From: Case conference primary-secondary care planning at end of life can reduce the cost of hospitalisations

Detials of intervention

Patients (61 to 89 years) of a regional general health service with heart failure or chronic lung disease [6] were identified as being at risk dying in the foreseeable future (usualy months), using the ‘surprise question’ [14]. The intent was not to predict prognosis, but to predict escalating need because these patients had a relapsing and remitting course. All patients were under the continuing care of a hospital based cardiologist or respiratory physician. These patients remained decompensated despite being on maximal therapy. The objective was to review the patient from a palliative perspective, plan for expected deterioration, and be ready regardless of when it would happen.
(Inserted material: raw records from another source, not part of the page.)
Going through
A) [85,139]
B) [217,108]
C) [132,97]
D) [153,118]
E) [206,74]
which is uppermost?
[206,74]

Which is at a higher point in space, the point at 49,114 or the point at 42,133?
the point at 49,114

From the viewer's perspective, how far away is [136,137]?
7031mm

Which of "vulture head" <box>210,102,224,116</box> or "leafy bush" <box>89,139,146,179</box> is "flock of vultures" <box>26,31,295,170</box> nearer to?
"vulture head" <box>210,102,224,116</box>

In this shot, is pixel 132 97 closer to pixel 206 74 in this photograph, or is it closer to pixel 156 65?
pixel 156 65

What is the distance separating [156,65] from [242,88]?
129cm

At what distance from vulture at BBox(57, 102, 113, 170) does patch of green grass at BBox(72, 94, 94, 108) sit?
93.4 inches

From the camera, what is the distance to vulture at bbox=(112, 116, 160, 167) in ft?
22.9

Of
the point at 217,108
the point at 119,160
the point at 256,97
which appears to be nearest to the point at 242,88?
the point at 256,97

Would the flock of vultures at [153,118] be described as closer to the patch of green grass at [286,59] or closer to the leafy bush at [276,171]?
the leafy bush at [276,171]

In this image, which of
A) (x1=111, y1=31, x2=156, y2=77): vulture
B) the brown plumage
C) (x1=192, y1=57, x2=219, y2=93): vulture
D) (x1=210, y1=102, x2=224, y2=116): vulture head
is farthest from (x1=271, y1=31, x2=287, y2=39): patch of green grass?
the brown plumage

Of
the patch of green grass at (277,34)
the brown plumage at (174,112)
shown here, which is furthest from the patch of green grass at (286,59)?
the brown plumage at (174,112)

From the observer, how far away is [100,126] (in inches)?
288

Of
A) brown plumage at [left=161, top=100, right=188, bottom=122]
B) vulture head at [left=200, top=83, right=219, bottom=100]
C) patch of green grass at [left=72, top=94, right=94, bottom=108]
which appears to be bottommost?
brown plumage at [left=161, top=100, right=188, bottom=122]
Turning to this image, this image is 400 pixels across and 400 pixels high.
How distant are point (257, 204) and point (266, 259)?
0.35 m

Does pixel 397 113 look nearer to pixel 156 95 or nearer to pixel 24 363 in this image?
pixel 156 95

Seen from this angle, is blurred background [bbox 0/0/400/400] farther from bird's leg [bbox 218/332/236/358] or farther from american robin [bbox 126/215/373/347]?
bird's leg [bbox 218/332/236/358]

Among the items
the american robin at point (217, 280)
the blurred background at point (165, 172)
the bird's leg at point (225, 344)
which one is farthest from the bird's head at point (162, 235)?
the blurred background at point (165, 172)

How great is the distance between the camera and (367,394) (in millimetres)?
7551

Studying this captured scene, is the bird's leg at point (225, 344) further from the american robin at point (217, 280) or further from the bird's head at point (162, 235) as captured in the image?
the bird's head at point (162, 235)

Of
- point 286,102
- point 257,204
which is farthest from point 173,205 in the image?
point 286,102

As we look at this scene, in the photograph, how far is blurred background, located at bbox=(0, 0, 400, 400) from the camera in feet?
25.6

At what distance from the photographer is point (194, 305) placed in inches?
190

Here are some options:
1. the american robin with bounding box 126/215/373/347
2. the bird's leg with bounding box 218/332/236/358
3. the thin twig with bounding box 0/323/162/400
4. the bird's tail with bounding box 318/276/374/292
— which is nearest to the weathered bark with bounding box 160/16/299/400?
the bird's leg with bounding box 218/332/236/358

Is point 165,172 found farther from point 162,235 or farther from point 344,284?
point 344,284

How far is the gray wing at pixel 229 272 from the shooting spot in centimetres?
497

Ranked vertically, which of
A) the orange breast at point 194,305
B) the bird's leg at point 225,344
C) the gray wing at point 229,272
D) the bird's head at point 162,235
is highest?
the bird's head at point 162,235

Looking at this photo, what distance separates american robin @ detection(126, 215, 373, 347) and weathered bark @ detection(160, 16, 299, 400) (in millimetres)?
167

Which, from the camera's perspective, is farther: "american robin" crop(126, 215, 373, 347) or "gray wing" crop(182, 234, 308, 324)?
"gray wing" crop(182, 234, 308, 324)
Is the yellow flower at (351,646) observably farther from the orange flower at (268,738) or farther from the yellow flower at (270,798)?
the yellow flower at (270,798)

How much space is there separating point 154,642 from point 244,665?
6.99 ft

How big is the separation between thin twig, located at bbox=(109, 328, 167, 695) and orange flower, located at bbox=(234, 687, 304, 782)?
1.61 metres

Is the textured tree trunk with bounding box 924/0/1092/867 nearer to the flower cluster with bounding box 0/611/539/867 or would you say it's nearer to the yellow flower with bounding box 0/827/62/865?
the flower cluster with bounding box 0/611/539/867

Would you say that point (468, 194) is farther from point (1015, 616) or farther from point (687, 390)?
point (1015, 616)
A case conference between the Health service nurse/nurse practitioner, the patient’s GP and a palliative care specialist was convened to generate a clinical care plan. This plan aimed to identify patient and carer needs across clinical, personal and practical domain, and used the PEPSI COLA framework from the British Gold Standards Framework to ensure all domains were considered [15]. The nurse discussed the patient and carer needs with them and represented their views at the conference. Both nurse and and GP prepared for the meeting by reviewing the case notes. Case conferences took place either in the GP surgery or by teleconference. The Palliative care specialist acted as the conference chair and provided advice as needed. He did not see the patient unless that was an element of the plan. A written plan was generated which identified issues, what had to be done and the clinician responsible. The plan was reviewed by the patient and carer and the nurse, and endorsed or modified before being actioned. All participants, the patient and carer received a copy.